With no options, this command should attempt to auto-detect the endpoint URL for your deployed stack. You can check to see the results of this request working its way through the stack with the following log commands:

# Client request is accepted into the queue
npm run logs -- -f accept
# Client request is received from the queue
npm run logs -- -f pollQueue
# Queued job is processed
npm run logs -- -f processQueueItem
# Upstream service receives a request
npm run logs -- -f mockUpstream
# Client callback service receives a negative result
npm run logs -- -f mockClientNegative
# Client callback service receives a positive result
npm run logs -- -f mockClientPositive

If you want to remove this stack from AWS and delete everything, run npm run remove

The Serverless docs on workflow are useful.

Custom stable domain name for local development

By default, no custom domain name is created. You can use the semi-random domain name serverless offers on deployment and with serverless info.

If you want to create a domain name for local development (e.g. watchdog-proxy-lmorchard.dev.mozaws.net):

  1. Edit your serverless.local.yml to contain an enabled customDomain section with appropriate details
  2. Run npx serverless create_domain - this only needs to be done once, to create the new custom domain name in Route53 and an accompanying CloudFront distribution
  3. Run npm run deploy:dev to update your stack

Read this Serverless Blog post for more details: https://serverless.com/blog/serverless-api-gateway-domain/

Deployment

Environment variables

When using serverless deploy to deploy the stack, you can use several environment variables to alter configuration:

  • STAGE - Stage for building and deploying - e.g. dev, stage, production
  • DOMAIN - Custom domain config selection for Route 53 and CloudFront distribution - e.g. local, dev, stage, production.

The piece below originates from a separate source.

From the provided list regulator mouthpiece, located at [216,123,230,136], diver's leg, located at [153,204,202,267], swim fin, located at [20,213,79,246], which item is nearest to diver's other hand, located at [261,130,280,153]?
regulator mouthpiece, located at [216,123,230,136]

If omitted, custom domain handling is disabled
  • NODE_ENV - Use production for a more optimized production build, development for a development build with more verbose logging and other conveniences
  • GIT_COMMIT - The value reported by the __version__ resource as commit. If not set, Serverless config will attempt to run the git command to discover the current commit.
  • UPSTREAM_SERVICE_URL - the URL of the production upstream web service (i.e. PhotoDNA)
  • UPSTREAM_SERVICE_KEY - the private subscription key for the upstream web service
  • ENABLE_DEV_AUTH=1 - This enables a hardcoded user id / key for development (off by default)
  • DISABLE_AUTH_CACHE=1 - Authentication credentials are cached in memory in the accept API function. This lasts until AWS recycles the container hosting the function. Setting this variable disables the cache.
  • METRICS_URL - Override for Ping Centre service URL used for internal metrics. By default, the stage or production Ping Centre URL is used based on NODE_ENV

You can see these variables used by scripts defined in package.json for development convenience.